Segment Start: Extracted information

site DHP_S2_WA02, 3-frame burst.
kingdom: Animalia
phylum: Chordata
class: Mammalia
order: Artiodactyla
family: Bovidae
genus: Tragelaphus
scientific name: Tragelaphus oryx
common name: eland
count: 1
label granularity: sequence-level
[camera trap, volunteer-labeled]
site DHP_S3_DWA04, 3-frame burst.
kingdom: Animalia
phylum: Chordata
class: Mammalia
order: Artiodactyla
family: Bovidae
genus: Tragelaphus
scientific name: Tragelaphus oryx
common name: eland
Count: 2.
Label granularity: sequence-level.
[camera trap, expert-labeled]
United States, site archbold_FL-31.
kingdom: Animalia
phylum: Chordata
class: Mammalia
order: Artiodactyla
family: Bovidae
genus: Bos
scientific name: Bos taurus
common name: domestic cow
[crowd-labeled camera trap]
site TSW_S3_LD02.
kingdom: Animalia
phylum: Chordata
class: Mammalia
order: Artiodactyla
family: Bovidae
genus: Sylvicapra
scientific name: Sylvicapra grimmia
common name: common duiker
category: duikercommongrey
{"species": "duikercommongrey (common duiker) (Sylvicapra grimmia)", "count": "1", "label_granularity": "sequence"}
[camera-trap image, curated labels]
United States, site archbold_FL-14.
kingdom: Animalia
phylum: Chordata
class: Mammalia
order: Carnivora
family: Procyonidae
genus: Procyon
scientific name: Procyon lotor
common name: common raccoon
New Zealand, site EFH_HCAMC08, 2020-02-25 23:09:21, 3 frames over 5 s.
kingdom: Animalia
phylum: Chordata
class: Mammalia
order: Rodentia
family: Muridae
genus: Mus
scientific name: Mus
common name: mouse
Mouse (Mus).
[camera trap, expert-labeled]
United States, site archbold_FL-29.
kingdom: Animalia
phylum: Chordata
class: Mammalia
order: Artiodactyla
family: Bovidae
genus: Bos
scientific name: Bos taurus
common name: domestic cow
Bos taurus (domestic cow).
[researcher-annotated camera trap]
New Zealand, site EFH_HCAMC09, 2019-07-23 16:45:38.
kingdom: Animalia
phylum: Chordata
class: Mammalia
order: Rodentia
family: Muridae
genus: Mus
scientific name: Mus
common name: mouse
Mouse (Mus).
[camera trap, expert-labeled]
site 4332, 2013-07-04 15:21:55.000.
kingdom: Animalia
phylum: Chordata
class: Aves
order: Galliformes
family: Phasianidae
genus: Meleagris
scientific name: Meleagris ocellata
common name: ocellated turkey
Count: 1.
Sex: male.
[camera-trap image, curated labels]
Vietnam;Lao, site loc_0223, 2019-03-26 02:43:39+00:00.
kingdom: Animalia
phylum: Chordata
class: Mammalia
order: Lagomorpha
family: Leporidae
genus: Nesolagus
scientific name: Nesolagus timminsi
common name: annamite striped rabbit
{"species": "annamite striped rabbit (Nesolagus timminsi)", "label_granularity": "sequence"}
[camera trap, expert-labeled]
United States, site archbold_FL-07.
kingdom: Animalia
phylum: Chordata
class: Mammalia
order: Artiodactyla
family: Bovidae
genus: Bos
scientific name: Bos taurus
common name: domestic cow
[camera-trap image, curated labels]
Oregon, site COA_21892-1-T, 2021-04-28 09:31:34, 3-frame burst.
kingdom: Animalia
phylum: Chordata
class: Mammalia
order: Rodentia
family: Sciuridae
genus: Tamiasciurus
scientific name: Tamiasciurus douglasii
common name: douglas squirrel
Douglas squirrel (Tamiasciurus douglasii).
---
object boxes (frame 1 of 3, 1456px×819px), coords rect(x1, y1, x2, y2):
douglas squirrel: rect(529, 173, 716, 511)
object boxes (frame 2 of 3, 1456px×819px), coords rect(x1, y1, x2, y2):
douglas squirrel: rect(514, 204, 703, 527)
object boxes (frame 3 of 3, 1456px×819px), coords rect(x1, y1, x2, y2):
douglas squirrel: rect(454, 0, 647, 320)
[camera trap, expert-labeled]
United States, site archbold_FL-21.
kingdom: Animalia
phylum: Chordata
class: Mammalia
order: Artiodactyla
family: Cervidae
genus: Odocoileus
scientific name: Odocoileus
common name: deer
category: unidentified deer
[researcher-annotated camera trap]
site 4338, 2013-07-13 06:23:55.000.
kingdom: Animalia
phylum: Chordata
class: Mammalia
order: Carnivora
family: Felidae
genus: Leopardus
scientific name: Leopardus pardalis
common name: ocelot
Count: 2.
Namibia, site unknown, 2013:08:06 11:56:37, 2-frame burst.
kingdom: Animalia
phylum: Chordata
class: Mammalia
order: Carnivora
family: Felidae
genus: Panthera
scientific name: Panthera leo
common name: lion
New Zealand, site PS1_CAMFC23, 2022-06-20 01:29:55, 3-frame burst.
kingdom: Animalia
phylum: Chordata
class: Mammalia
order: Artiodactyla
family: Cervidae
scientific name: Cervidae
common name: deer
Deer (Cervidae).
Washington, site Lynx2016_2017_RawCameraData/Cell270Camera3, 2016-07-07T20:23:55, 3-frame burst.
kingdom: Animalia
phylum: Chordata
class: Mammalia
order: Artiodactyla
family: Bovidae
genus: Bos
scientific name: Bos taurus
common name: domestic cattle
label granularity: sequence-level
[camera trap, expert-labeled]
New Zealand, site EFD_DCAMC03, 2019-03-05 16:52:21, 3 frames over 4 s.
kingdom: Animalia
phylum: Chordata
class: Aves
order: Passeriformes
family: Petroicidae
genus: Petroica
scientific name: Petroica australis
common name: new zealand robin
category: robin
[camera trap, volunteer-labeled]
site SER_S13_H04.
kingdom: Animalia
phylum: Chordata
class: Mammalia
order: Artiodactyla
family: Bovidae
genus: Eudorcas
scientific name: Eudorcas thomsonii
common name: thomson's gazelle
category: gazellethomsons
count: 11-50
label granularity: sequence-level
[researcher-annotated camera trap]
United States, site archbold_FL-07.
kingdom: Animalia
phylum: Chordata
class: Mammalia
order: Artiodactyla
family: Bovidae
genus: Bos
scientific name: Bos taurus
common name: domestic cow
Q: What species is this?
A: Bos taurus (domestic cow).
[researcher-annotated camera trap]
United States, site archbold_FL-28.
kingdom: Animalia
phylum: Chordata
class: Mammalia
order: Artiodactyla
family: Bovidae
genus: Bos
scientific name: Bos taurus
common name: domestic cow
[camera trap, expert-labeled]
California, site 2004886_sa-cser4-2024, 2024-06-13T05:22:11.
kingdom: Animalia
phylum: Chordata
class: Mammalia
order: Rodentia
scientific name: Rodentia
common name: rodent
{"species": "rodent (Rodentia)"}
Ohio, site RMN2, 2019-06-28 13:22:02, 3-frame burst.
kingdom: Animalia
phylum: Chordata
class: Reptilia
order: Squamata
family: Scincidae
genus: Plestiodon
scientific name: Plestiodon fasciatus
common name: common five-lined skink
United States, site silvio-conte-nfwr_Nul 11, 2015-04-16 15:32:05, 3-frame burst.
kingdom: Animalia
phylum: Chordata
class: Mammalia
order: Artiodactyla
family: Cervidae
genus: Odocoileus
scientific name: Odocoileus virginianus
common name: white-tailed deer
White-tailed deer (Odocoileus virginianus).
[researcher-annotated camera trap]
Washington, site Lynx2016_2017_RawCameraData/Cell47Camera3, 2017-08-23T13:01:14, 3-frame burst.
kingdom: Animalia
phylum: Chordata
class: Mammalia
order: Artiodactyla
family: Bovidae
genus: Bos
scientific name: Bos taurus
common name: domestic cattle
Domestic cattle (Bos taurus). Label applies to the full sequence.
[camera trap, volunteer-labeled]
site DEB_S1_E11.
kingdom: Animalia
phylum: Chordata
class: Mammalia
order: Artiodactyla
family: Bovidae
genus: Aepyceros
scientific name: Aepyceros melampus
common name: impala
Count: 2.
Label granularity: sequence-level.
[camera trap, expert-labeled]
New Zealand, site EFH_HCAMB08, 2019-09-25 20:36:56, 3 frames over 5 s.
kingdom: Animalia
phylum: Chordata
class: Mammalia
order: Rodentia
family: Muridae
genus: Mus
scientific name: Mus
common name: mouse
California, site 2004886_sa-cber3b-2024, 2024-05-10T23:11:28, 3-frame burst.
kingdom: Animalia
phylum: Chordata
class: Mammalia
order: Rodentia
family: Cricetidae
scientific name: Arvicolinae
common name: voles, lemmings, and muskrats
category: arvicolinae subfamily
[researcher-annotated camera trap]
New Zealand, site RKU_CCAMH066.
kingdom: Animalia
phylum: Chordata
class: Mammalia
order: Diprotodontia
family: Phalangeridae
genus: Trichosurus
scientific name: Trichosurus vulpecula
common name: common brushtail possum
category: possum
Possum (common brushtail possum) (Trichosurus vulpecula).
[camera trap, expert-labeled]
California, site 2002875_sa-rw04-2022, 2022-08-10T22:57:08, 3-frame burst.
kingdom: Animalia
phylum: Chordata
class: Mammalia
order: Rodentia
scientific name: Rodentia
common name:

Segment End: Extracted information

> [Prompt]: Every line in the data above that includes the word "Sylvicapra" should be copied.

> [Result for this exercise]:
genus: Sylvicapra
scientific name: Sylvicapra grimmia
{"species": "duikercommongrey (common duiker) (Sylvicapra grimmia)", "count": "1", "label_granularity": "sequence"}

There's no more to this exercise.